Re: Smoothing the subtrans performance catastrophe - Mailing list pgsql-hackers

From Simon Riggs
Subject Re: Smoothing the subtrans performance catastrophe
Date
Msg-id CANbhV-EZwda3YVynHuNeY8vW6JTn58cM+Z1CMW9dyS-WDx6-nw@mail.gmail.com
Whole thread Raw
In response to Re: Smoothing the subtrans performance catastrophe  (Andres Freund <andres@anarazel.de>)
Responses Re: Smoothing the subtrans performance catastrophe
List pgsql-hackers
On Wed, 3 Aug 2022 at 20:18, Andres Freund <andres@anarazel.de> wrote:

> On 2022-08-01 17:42:49 +0100, Simon Riggs wrote:
> > The reason for the slowdown is clear: when we overflow we check every
> > xid against subtrans, producing a large stream of lookups. Some
> > previous hackers have tried to speed up subtrans - this patch takes a
> > different approach: remove as many subtrans lookups as possible. (So
> > is not competing with those other solutions).
> >
> > Attached patch improves on the situation, as also shown in the attached diagram.
>
> I think we should consider redesigning subtrans more substantially - even with
> the changes you propose here, there's still plenty ways to hit really bad
> performance. And there's only so much we can do about that without more
> fundamental design changes.

I completely agree - you will be glad to hear that I've been working
on a redesign of the subtrans module.

But we should be clear that redesigning subtrans has nothing to do
with this patch; they are separate ideas and this patch relates to
XidInMVCCSnapshot(), an important caller of subtrans.

I will post my patch, when complete, in a different thread.

> One way to fix a lot of the issues around pg_subtrans would be remove the
> pg_subtrans SLRU and replace it with a purely in-memory hashtable. IMO there's
> really no good reason to use an SLRU for it (anymore).
>
> In contrast to e.g. clog or multixact we don't need to access a lot of old
> entries, we don't need persistency etc. Nor is it a good use of memory and IO
> to have loads of pg_subtrans pages that don't point anywhere, because the xid
> is just a "normal" xid.
>
> While we can't put a useful hard cap on the number of potential subtrans
> entries (we can only throw subxid->parent mappings away once no existing
> snapshot might need them), saying that there can't be more subxids "considered
> running" at a time than can fit in memory doesn't seem like a particularly
> problematic restriction.

I do agree that sometimes it is easier to impose restrictions than to
try to provide unbounded resources.

Having said that, I can't see an easy way of making that work well in
practice for this case.

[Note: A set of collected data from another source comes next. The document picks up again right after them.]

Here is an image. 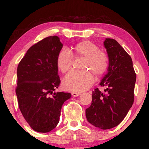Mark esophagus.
<instances>
[{
	"label": "esophagus",
	"instance_id": "34e87169",
	"mask_svg": "<svg viewBox=\"0 0 149 149\" xmlns=\"http://www.w3.org/2000/svg\"><path fill=\"white\" fill-rule=\"evenodd\" d=\"M81 95V93L79 92H72V95L73 97H77Z\"/></svg>",
	"mask_w": 149,
	"mask_h": 149
}]
</instances>
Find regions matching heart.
Here are the masks:
<instances>
[{"label":"heart","mask_w":149,"mask_h":149,"mask_svg":"<svg viewBox=\"0 0 149 149\" xmlns=\"http://www.w3.org/2000/svg\"><path fill=\"white\" fill-rule=\"evenodd\" d=\"M72 51V55L66 49L61 50L57 56L56 64L59 70L66 73L72 68L73 56L85 58L82 69L89 71L72 72L63 80V86L66 90L80 92L89 89L93 84L92 73L97 77L104 74L109 67V57L105 52L100 50L98 46L89 40H82L74 45Z\"/></svg>","instance_id":"heart-1"}]
</instances>
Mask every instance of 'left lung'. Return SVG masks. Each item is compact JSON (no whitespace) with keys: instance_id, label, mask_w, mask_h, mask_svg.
Here are the masks:
<instances>
[{"instance_id":"1","label":"left lung","mask_w":149,"mask_h":149,"mask_svg":"<svg viewBox=\"0 0 149 149\" xmlns=\"http://www.w3.org/2000/svg\"><path fill=\"white\" fill-rule=\"evenodd\" d=\"M104 46L109 57L107 72L100 83L104 92L96 88L85 115L89 123L102 130L119 125L132 107L136 74L130 56L113 38H106Z\"/></svg>"}]
</instances>
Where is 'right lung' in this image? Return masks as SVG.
I'll return each instance as SVG.
<instances>
[{
  "instance_id": "add662e5",
  "label": "right lung",
  "mask_w": 149,
  "mask_h": 149,
  "mask_svg": "<svg viewBox=\"0 0 149 149\" xmlns=\"http://www.w3.org/2000/svg\"><path fill=\"white\" fill-rule=\"evenodd\" d=\"M62 47L58 36H49L32 45L18 64V105L36 132L54 130L60 121L63 104L71 97L70 93L54 92L60 83L56 59Z\"/></svg>"
}]
</instances>
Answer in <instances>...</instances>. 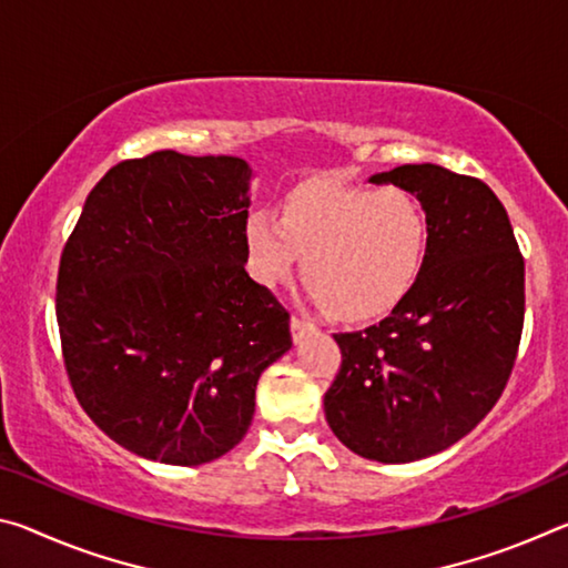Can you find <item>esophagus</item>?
<instances>
[{
	"instance_id": "34e87169",
	"label": "esophagus",
	"mask_w": 568,
	"mask_h": 568,
	"mask_svg": "<svg viewBox=\"0 0 568 568\" xmlns=\"http://www.w3.org/2000/svg\"><path fill=\"white\" fill-rule=\"evenodd\" d=\"M311 331H316V326H313L311 321L298 318V316H293V318H291V333H293V341H295V344H298V341L305 336V333H311Z\"/></svg>"
}]
</instances>
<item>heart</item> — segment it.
I'll return each instance as SVG.
<instances>
[{"instance_id": "1", "label": "heart", "mask_w": 568, "mask_h": 568, "mask_svg": "<svg viewBox=\"0 0 568 568\" xmlns=\"http://www.w3.org/2000/svg\"><path fill=\"white\" fill-rule=\"evenodd\" d=\"M252 277L283 283L301 257V277L323 313L344 323L379 318L417 283L429 220L402 186L313 182L285 196L277 220H245Z\"/></svg>"}]
</instances>
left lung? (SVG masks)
<instances>
[{"mask_svg":"<svg viewBox=\"0 0 568 568\" xmlns=\"http://www.w3.org/2000/svg\"><path fill=\"white\" fill-rule=\"evenodd\" d=\"M372 182L417 194L427 255L382 323L333 333L341 368L323 409L351 453L412 463L455 445L500 399L524 331L526 265L506 206L480 179L404 164Z\"/></svg>","mask_w":568,"mask_h":568,"instance_id":"1","label":"left lung"}]
</instances>
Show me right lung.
<instances>
[{"label":"right lung","mask_w":568,"mask_h":568,"mask_svg":"<svg viewBox=\"0 0 568 568\" xmlns=\"http://www.w3.org/2000/svg\"><path fill=\"white\" fill-rule=\"evenodd\" d=\"M247 161L154 151L88 194L62 247L55 313L75 399L146 460L202 465L255 414L291 313L245 273Z\"/></svg>","instance_id":"add662e5"}]
</instances>
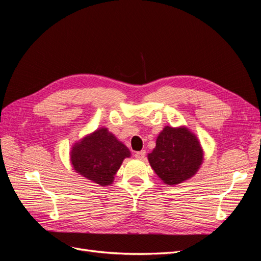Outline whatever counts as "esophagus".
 Instances as JSON below:
<instances>
[{
	"mask_svg": "<svg viewBox=\"0 0 261 261\" xmlns=\"http://www.w3.org/2000/svg\"><path fill=\"white\" fill-rule=\"evenodd\" d=\"M146 156V151L145 150H141V151H138L135 153V158L136 159H139V160H144Z\"/></svg>",
	"mask_w": 261,
	"mask_h": 261,
	"instance_id": "34e87169",
	"label": "esophagus"
}]
</instances>
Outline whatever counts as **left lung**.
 I'll return each mask as SVG.
<instances>
[{"label": "left lung", "mask_w": 261, "mask_h": 261, "mask_svg": "<svg viewBox=\"0 0 261 261\" xmlns=\"http://www.w3.org/2000/svg\"><path fill=\"white\" fill-rule=\"evenodd\" d=\"M203 154L198 137L186 126H164L148 161L164 184L175 186L197 174Z\"/></svg>", "instance_id": "1"}]
</instances>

Making write transactions just suddenly stop
working at some point doesn't sound like it would be good for
availability, especially when it happens sporadically and
unpredictably as that would, whenever long running transactions appear
alongside users of subtransactions.

> So, why don't we use a dshash table with some amount of statically allocated
> memory for the mapping? In common cases that will *reduce* memory usage
> (because we don't need to reserve space for [as many] subxids in snapshots /
> procarray anymore) and IO (no mostly-zeroes pg_subtrans).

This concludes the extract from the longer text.